Jakobsen also said her region has been fortunate thus far this year since the past month has included seasonal temperatures and some precipitation, negating dry conditions which fuel forest fires.

Jakobsen believes a provincial burn ban – because of COVID-19 concerns - has also kept the number of forest fires down across British Columbia this spring.

“Implementing a provincial burn ban in this way has not happened before and is unprecedented,” she said.

The ban was introduced on April 16. It has already been extended and now is in place until June 15. It could conceivably be extended again past that date. Jakobsen explained the provincial ban on fires was put in place in order to assist those who might have pre-existing respiratory problems or issues brought on by the COVID-19 disease.

“Wildfire smoke would make those symptoms worse,” Jakobsen said.

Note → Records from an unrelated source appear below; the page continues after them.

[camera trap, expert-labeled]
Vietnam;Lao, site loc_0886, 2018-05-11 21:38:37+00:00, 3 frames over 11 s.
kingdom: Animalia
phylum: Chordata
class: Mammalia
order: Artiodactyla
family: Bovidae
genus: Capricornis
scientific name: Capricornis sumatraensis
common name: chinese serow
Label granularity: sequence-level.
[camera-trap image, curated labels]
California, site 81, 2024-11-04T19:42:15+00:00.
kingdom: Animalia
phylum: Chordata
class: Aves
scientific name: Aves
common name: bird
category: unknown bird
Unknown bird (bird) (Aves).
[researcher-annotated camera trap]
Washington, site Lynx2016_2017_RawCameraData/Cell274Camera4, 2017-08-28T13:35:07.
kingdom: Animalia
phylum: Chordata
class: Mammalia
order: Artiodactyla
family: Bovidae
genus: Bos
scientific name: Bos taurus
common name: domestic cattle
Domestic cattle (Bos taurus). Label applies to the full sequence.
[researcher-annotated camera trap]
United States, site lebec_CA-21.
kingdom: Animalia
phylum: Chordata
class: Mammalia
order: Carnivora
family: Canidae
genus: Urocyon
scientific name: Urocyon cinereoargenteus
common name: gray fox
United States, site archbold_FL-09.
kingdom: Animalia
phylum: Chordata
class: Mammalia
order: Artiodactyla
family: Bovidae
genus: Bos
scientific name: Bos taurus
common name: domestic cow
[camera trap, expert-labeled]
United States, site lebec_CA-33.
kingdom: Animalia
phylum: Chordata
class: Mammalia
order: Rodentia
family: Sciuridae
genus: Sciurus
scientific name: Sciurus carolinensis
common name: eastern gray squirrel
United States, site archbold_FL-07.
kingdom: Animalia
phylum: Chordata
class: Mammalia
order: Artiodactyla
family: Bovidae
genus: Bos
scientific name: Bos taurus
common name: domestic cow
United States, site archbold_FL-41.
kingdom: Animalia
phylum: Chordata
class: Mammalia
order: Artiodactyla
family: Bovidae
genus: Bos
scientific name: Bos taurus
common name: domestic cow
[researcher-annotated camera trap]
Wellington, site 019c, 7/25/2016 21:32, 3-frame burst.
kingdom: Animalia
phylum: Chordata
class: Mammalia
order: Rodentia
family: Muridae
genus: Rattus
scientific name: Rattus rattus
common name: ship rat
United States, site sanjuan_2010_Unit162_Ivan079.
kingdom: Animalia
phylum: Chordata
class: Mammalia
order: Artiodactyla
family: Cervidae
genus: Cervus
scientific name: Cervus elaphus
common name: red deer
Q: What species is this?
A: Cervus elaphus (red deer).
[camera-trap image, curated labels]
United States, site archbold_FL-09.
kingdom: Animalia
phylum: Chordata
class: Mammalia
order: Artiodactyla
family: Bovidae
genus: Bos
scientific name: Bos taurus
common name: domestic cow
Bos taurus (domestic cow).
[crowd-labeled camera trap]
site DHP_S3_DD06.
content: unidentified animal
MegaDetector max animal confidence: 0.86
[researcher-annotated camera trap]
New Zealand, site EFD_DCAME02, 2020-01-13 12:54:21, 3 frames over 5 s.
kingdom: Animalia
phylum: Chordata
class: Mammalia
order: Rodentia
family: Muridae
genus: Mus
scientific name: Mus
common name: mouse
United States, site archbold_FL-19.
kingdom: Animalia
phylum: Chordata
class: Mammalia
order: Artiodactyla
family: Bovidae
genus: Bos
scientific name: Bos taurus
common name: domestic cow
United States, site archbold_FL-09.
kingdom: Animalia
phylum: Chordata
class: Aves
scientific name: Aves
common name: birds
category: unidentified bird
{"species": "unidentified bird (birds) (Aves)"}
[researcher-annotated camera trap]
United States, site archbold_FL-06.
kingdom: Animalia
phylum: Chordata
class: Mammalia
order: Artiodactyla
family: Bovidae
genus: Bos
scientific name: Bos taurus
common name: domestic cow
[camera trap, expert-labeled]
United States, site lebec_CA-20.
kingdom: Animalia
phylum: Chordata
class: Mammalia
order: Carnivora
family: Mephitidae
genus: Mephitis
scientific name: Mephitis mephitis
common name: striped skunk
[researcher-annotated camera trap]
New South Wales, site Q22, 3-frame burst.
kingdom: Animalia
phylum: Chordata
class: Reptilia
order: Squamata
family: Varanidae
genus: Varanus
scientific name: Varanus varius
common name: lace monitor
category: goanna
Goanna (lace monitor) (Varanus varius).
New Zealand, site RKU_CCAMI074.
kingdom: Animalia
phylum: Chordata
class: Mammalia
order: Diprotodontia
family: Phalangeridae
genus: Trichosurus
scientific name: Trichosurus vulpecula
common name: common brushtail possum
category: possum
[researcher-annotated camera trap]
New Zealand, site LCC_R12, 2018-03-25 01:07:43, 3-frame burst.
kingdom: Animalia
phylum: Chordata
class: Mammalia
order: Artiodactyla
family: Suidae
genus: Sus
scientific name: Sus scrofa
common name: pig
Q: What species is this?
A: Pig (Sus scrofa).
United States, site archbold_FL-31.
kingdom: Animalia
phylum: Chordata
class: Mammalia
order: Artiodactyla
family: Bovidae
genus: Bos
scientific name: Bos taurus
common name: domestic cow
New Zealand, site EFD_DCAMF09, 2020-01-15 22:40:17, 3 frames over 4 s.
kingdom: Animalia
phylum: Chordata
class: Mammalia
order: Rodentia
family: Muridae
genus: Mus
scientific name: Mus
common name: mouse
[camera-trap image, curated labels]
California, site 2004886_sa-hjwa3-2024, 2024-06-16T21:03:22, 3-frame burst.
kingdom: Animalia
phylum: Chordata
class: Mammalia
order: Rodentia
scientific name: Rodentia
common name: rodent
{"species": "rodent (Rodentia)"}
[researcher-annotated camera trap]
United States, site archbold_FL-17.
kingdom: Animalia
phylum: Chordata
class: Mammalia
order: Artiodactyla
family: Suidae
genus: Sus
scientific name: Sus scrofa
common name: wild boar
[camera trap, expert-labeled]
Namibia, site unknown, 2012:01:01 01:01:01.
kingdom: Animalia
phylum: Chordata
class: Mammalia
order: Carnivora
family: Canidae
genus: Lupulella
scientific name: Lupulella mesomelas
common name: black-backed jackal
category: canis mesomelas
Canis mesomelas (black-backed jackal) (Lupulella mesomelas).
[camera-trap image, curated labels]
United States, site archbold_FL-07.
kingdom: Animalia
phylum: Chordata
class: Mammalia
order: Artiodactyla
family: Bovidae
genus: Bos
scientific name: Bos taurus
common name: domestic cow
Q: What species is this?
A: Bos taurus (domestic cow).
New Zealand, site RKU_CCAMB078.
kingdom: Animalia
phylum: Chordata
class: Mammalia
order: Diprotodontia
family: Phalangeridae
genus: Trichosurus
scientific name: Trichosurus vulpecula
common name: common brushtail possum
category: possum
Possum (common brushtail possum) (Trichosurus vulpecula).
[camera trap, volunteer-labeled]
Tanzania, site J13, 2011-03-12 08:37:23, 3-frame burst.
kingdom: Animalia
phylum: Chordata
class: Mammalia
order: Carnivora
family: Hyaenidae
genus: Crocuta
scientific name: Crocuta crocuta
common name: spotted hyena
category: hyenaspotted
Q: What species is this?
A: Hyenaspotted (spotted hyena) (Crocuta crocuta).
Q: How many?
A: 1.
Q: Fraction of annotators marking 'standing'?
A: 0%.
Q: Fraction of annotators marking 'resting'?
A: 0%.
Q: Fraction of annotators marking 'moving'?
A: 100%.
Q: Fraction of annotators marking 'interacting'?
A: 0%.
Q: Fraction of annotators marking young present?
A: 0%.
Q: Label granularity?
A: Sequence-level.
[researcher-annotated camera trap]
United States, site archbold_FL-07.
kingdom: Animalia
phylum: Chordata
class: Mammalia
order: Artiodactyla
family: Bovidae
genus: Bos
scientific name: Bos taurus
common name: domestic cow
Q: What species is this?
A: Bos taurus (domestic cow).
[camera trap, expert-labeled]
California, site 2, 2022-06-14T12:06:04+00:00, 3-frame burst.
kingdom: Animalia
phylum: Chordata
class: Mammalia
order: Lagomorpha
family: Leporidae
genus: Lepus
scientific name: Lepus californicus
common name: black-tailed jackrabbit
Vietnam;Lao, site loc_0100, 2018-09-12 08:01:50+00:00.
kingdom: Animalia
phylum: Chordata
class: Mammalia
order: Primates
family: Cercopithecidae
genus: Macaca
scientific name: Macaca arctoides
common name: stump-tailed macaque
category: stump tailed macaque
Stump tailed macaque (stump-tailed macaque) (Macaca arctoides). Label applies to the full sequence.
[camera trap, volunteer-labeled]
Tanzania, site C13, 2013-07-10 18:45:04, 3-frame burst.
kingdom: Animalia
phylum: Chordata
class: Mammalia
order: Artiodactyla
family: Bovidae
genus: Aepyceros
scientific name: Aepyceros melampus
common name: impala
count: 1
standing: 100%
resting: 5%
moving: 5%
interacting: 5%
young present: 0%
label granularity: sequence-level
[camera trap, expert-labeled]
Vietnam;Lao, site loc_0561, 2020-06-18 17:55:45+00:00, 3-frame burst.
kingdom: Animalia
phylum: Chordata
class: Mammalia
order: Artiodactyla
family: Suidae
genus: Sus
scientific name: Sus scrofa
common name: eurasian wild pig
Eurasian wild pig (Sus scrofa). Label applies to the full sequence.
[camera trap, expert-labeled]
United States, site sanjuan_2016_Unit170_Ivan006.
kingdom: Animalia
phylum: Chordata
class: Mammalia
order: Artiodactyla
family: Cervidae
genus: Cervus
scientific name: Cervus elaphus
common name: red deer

Though campfires are still allowed throughout the province, other open fires and resource management open fires are banned. Also banned is the use of all fireworks and sky lanterns.

The ban is also in place because BC Wildfire Service is hoping to keep its staff as healthy as possible for when they are required to respond to fires. Thus, reducing the amount of human-caused wildfires that could have been avoided is the goal.

Jakobsen said it is too early to detail what sort of effect the provincial ban has actually had on the number of forest fires throughout B.C. so far this year. 

“I suspect we will do that kind of analysis at the end of the wildfire season,” she said. “We start thinking about those things in the fall.”

The forest fire season is traditionally over by September or October in B.C. That’s even though BC Wildfire Service officials have their year officially conclude at the end of March and a new year begins on April 1.